I have first-hand experience of the value of this kind of thinking, because, when I graduated from the College in 2016, I immediately started pursuing a master’s degree in bioengineering from the University of Toledo. I went from delving into Hesiod, Homer, and Hegel straight into the world of calculus, chemistry, physics, and computational physiology. As my new university put it bluntly, “there is no overlap in classes between these degrees.”
That, however, did not prevent me from applying what I learned at Wyoming Catholic to my classes in bioengineering. The College taught me how to “think as a whole person,” recognizing that every experience in my life is a lesson to be learned and is applicable to my future. Every week, we saw how philosophy helped us to better understand humanities, how theology helped us to better apprehend the natural world, and how the Experiential Leadership Program made sense out of everything we did.

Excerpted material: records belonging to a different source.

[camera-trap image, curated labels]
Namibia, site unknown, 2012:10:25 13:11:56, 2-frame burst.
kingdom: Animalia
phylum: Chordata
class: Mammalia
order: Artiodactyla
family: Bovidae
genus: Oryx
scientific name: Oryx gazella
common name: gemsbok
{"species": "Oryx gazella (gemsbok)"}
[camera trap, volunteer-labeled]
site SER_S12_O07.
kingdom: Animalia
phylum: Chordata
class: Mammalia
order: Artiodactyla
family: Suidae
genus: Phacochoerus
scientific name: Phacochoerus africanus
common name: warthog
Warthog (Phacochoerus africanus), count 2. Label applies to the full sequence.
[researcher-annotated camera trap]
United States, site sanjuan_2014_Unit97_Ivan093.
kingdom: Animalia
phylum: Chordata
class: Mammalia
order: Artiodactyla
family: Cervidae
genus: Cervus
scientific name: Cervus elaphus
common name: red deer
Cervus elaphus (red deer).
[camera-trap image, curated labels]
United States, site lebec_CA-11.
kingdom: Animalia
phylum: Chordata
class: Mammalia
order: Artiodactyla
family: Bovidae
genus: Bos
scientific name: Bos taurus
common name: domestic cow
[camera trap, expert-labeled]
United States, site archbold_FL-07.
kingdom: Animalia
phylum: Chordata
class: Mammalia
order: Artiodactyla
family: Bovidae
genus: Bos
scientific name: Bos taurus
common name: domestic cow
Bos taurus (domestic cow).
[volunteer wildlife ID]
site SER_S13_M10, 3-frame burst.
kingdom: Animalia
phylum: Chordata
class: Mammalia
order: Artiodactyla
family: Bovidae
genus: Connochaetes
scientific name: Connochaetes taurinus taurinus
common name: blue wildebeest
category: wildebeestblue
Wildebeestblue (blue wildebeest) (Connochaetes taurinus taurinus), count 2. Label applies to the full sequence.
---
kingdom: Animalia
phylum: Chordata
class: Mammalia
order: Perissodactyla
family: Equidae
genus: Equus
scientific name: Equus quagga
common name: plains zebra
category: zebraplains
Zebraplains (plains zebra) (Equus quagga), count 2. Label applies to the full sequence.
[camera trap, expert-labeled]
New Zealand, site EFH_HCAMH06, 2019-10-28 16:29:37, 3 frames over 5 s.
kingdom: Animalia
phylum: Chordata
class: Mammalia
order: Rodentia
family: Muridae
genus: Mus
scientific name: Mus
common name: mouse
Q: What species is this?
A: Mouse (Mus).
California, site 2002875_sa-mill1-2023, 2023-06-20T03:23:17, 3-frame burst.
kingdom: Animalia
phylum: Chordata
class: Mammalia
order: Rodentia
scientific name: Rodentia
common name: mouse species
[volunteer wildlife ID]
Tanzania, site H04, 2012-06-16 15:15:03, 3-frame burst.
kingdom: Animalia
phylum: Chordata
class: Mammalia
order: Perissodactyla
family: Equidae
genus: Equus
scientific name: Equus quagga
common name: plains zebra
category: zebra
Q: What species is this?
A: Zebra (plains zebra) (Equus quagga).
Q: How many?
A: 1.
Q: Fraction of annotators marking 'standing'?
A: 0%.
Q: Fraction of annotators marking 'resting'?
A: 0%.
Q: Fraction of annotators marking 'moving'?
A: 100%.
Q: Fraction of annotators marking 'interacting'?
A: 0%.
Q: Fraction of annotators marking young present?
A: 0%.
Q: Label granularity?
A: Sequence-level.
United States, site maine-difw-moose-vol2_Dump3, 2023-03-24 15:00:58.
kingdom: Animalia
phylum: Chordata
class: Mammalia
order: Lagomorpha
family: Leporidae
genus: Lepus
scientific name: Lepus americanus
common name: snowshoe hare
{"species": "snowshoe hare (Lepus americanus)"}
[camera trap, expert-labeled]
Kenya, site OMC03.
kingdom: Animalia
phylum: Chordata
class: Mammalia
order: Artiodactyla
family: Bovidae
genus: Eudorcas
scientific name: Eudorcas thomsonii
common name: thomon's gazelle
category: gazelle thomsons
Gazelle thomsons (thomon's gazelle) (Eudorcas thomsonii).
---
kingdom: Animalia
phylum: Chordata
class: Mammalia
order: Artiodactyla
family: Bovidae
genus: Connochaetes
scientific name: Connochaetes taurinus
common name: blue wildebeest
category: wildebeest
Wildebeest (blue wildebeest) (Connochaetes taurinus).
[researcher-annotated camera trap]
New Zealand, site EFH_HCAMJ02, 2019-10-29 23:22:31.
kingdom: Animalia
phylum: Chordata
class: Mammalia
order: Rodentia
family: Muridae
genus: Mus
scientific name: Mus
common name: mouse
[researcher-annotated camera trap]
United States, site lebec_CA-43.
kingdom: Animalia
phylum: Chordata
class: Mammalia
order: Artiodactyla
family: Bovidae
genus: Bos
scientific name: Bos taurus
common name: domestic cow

It was this rich experience of integration that has enabled me to thrive in my bioengineering classes, because I was able to draw on lessons from my past experience in order to better understand such complex ideas as biotransport phenomena and thermodynamics.
During my time as a master’s student, I studied tissue engineering and wrote my thesis on creating a 3D tissue analogue that can deliver a sustained release of anti-inflammatory cytokines to modulate macrophage phenotypes and promote tissue regeneration—a long way from Theogony or The Odyssey. I also had an article published in Spine journal, “Electrical Stimulation-Mediated Tissue Healing in Porcine Intervertebral Disc Under Mechanically Dynamic Organ Culture Conditions,” on a collaborative, novel electrotherapy that can be used to heal degenerated spinal discs and prevent surgical interventions. Since earning my master’s degree in 2022, I have begun work as a biologist in the translational and transformational immunology discovery team at AbbVie, a pharmaceutical manufacturing company where we explore the world of biology every day as we seek to identify and develop new therapeutic treatments for fibrotic diseases. I can honestly say that Wyoming Catholic College has gotten me to where I am today, and I am extremely grateful and proud to be an alumnus.